Christmas passed with no news, as did New Year's Eve and Day. It was two weeks into the new year, on January 14, 2015, when we got an urgent email from our caseworker, with loads of questions to answer about our family. ICAB wanted to know more about Howie's medical history; they wanted to know more about our home dynamics; they wanted more information about Jake's service and his retirement plans. It was a ton of questions, but none directly related to the little girl we requested, which was a bit confusing. We didn't know if this request was about her, or if ICAB was just updating family files.
And, again, we were given a very short time frame in which to respond.
There's nothing like waiting forever to be thrown into the frantic, over and over.
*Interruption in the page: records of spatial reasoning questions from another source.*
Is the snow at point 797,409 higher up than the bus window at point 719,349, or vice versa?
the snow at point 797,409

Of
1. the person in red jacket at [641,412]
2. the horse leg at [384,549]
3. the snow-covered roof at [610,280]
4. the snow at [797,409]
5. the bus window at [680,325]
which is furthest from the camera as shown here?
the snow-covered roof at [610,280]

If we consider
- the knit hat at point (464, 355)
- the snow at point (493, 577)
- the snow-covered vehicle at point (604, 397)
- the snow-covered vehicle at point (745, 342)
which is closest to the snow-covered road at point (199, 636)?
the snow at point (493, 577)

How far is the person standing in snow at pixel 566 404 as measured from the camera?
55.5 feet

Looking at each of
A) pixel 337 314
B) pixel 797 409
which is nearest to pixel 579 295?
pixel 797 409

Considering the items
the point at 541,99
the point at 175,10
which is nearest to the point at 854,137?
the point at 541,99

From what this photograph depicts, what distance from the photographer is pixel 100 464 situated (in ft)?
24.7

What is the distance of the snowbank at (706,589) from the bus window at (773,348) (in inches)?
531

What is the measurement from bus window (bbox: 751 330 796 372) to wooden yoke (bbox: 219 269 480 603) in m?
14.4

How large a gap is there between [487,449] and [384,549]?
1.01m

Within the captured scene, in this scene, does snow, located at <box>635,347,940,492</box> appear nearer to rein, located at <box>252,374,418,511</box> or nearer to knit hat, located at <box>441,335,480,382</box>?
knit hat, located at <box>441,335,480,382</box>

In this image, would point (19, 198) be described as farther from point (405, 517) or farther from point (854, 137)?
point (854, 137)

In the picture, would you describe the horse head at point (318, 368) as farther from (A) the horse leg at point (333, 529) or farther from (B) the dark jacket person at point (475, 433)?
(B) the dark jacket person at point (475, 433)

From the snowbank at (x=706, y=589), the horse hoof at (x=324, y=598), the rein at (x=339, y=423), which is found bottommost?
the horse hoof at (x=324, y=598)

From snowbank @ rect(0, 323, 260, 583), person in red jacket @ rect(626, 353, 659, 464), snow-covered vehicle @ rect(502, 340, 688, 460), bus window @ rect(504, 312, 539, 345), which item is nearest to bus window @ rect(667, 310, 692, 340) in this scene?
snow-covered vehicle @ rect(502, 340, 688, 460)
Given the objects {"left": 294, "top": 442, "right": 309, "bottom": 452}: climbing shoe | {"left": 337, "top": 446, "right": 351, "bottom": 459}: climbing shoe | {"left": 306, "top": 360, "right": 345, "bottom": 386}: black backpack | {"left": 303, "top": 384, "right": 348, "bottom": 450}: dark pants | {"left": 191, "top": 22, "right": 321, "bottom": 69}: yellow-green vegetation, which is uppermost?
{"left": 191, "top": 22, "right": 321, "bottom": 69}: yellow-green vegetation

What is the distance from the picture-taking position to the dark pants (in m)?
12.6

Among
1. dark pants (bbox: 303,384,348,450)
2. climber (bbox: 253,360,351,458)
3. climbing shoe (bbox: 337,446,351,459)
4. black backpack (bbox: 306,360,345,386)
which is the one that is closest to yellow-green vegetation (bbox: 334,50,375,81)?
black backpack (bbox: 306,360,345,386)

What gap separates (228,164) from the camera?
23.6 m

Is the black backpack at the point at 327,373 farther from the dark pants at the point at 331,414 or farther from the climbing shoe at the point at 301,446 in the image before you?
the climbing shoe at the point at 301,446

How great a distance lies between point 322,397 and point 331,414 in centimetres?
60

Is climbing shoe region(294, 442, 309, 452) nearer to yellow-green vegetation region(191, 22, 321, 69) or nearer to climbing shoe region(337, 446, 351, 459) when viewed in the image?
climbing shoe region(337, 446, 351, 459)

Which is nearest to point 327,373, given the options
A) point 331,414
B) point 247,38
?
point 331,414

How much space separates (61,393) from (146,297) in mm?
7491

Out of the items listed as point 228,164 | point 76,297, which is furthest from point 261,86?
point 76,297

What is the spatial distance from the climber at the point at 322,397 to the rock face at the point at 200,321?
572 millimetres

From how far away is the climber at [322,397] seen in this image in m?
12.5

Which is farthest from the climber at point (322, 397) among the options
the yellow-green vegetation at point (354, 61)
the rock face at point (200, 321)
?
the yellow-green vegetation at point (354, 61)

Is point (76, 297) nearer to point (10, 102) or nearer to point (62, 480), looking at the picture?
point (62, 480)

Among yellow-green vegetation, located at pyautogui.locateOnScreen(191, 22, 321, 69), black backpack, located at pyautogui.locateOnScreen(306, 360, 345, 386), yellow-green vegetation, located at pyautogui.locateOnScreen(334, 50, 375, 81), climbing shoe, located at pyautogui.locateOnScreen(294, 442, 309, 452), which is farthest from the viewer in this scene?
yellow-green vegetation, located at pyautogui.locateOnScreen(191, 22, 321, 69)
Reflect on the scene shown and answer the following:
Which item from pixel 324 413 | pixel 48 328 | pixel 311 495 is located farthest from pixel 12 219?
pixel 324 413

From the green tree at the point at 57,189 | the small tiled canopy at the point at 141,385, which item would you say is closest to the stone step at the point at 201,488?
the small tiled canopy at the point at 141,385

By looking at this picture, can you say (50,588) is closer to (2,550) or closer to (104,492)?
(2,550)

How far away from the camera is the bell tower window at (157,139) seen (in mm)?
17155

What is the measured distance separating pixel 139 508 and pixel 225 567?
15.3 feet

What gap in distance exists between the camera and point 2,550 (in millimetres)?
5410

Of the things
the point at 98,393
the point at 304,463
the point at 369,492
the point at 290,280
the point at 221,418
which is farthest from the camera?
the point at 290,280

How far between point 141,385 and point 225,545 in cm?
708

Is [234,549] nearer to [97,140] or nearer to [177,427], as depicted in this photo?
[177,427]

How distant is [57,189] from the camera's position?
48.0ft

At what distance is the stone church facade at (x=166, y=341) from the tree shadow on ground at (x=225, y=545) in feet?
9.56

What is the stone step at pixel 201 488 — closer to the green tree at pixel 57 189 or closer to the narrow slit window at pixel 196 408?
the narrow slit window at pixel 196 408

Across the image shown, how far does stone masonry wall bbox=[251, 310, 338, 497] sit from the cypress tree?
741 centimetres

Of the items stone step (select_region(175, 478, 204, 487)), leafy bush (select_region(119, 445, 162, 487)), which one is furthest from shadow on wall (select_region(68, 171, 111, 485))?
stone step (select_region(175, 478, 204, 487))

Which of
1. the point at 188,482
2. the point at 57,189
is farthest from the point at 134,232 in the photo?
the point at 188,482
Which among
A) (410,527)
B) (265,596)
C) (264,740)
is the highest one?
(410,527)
We cobbled together answers to all the questions (read: the wordsmith in me poured over them endlessly until I thought they were perfect), got a letter from Howie's doctor regarding his medical history, and managed to get it all sent off within four days. I'm actually really proud we managed to respond so rapidly.
...And you know what happened next.
Honestly, these in-between places sometimes feel like a game of Jeopardy that will never end, theme song on a perpetual loop, when all I want is for someone to shout the right answer!! Anyone? Anyone?
On February 25, 2015, we received a FedEx package from our adoption agency containing, among other things, the news we had been waiting for...
"The Inter-Country Adoption Bureau has approved the placement..."
Oh the joy! I laughed and cried and would have been dancing in my office, if I weren't still trying to prove to my then-new coworkers that I was sane and well-adjusted. (Although I have it on good authority, however, that others were crazy-dancing on our behalf).
I was so excited about the news that I *almost* missed the fine print. The letter from ICAB was dated February 9, 2015. And the first line of the second paragraph read:
"Non-receipt of the couple's decision on the placement within fifteen (15) days...will be deemed a rejection of the proposal."
Anyone catch the math? We got the package on Day 15 in the U.S., which meant that Day 15 was already over in the Philippines.
Our caseworker had been traveling on business for the adoption agency. No one checked her mail while she was gone. And now, after months of agonizing over whether we would be picked as this little person's parents, we were facing a blown deadline.
And just like that, the fine print squashed our joyous celebration like a bug.
I don't know if I've ever felt that sad and that furious all at the same time. I raced to put together the materials required to accept the proposal. It was no small task! There were detailed forms to fill out, cashier's checks to obtain, doctors' notes to obtain, things to be notarized, not to mention a slew of things to collect to send to the little one (pictures, stories, etc.).
Fortunately, I had already been working on a storybook for her, which was basically ready to go.
| Design your own photo book with Mixbook's easy online editor.
We threw everything together as quickly as we could, sending the acceptance first digitally and then by overnight courier to our caseworker, praying that ICAB might still let us bring home our girl.
It was another two weeks of waiting and wondering before we finally got the news--despite our missing the deadline, ICAB was going to let us proceed with the match.
On March 12, 2015, ICAB confirmed receipt of our documents, and let us know that the things I sent for the baby were being forwarded to her caregivers.
I'd love to stop right here and stamp the whole story with a "happily ever after," and then pepper your social media feeds with pictures of our little brown-eyed girl. But it's July and we still only have one, rambunctious, boy-of-a-child running around our house, so you know the story isn't over.
No, we learned that the official match was only the beginning of a whole new process (and a whole new round of waiting!) to get from a match on paper to a child in the home.